▸ Obiettivo della prova: Scriva il seguito del brano sul rapporto tra società odierna e animali d'affezione, riportato qui sotto, cominciando subito dopo la sua ultima frase.

▸ Brano di partenza:
──────────────────────────────

Dal prof. Roberto Marchesini, filosofo e zooantropologo, fondatore e direttore della Scuola di Interazione Uomo-Animale (Siua) e del Centro Studi di Filosofia Postumanista, riceviamo e molto volentieri pubblichiamo questo intervento sul rapporto tra società odierna e animali d’affezione e sul ruolo dell’etologia.
Molto spesso le persone si meravigliano quando affermo che non è poi così intuitivo costruire una relazione corretta con il cane o con il gatto, per cui è più facile sbagliare che fare la cosa giusta. Nessuno si meraviglia quando si afferma che per guidare l’automobile occorra andare a scuola guida o che per farsi capire a Londra sia necessario studiare l’inglese. Eppure, quando si parla di costruire un buon rapporto con l’animale di casa, la maggior parte delle persone pensa che non ci sia nulla da sapere e sia sufficiente l’intuito o il buon senso.
Il più delle volte si ritiene che preoccuparsi di ricevere informazioni da un esperto sia in fondo un’esagerazione, voglia dire cioè trasformare qualcosa che dovrebbe essere naturale in un atteggiamento tecnico e artificiale. Altre volte si afferma che l’essere umano si è sempre rapportato con questi animali senza il bisogno dei consigli di un esperto: perché allora voler complicare qualcosa di semplice?
In realtà tali affermazioni non tengono conto di alcune trasformazioni socio-culturali che da una parte hanno diminuito in modo consistente le competenze delle persone in fatto di relazione con gli enti naturali – rispetto a quelle che si avevano nella cultura rurale – dall’altra hanno reso questi rapporti molto più intensi. Le persone oggi dormono con il gatto o portano con sé il cane al ristorante o su un mezzo pubblico. In pratica, abbiamo un maggior coinvolgimento di rapporto a fronte di una drastica diminuzione di competenze.

──────────────────────────────

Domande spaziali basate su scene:
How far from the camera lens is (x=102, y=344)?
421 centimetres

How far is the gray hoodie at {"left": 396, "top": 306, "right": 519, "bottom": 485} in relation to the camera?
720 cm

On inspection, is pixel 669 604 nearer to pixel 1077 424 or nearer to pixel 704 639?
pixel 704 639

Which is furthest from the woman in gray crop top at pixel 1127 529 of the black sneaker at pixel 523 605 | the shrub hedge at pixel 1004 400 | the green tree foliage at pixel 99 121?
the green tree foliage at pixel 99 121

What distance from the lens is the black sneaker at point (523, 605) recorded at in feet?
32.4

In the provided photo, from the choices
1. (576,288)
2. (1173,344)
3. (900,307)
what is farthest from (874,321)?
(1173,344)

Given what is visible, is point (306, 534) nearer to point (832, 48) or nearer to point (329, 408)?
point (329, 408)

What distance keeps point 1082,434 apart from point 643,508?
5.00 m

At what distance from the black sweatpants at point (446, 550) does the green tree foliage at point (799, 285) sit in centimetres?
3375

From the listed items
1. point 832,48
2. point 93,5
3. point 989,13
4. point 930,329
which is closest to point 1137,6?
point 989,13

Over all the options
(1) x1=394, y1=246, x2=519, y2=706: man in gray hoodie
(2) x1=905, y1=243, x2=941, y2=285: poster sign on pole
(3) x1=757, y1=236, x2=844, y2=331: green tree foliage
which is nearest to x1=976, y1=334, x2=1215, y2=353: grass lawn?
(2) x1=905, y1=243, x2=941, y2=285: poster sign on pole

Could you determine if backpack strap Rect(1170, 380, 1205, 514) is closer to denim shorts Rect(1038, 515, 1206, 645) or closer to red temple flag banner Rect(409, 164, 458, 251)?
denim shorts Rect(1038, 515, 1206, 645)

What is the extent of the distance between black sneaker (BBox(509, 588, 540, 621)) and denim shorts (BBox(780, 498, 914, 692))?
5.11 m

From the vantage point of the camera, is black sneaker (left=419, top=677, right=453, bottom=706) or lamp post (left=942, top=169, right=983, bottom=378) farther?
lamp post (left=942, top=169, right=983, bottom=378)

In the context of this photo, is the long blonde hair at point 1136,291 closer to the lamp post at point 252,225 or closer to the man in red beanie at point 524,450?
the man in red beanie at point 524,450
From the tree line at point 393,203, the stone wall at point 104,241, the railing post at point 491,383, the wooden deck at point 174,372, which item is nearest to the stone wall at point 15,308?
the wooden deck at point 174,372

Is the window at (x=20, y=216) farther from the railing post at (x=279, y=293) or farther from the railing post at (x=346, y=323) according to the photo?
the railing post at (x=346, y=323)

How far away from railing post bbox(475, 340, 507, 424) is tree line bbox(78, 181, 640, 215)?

──────────────────────────────

▸ Esito della prova:
Non dobbiamo, poi, lasciarci fuorviare dalla sensazione che oggi vi sia una maggiore disponibilità di informazioni o di possibilità di accesso a queste rispetto agli anni ’80, quando il fenomeno della pet-mania ha iniziato a imporsi nel nostro Paese. Nelle società post-rurali del secondo dopoguerra c’erano ancora i nonni a fungere da cerniera intergenerazionale tra il mondo contadino e quello urbano, portando esperienze di vita vissuta con gli animali, indubbiamente non rigorose rispetto al canone scientifico ma di certo supportate da una base empirica di vissuto personale.
Al contrario, lo sviluppo della multimedialità digitale, da Google a Youtube, passando per i diversi social, i blog e le altre piattaforme, se da una parte ha favorito un più agevole passaggio delle informazioni, al punto che oggi si parla addirittura di una bulimia da notizie, dall’altra ha favorito un atteggiamento di superficialità nell’acquisizione dei dati e nella scelta delle fonti. Inutile ricordare che tra le aree che maggiormente hanno risentito di questo pressapochismo di approccio spicca il nostro rapporto con gli animali familiari. È proprio in questo ambito che il problema ha assunto livelli apicali, dando spazio a opinionisti improvvisati, leggende metropolitane, fake news, pregiudizi consolidati, mitologie immaginifiche, paradossi o semplici approssimazioni. Il perché di questa suscettibilità dell’argomento è dovuto a diverse ragioni che meritano d’essere prese in considerazione.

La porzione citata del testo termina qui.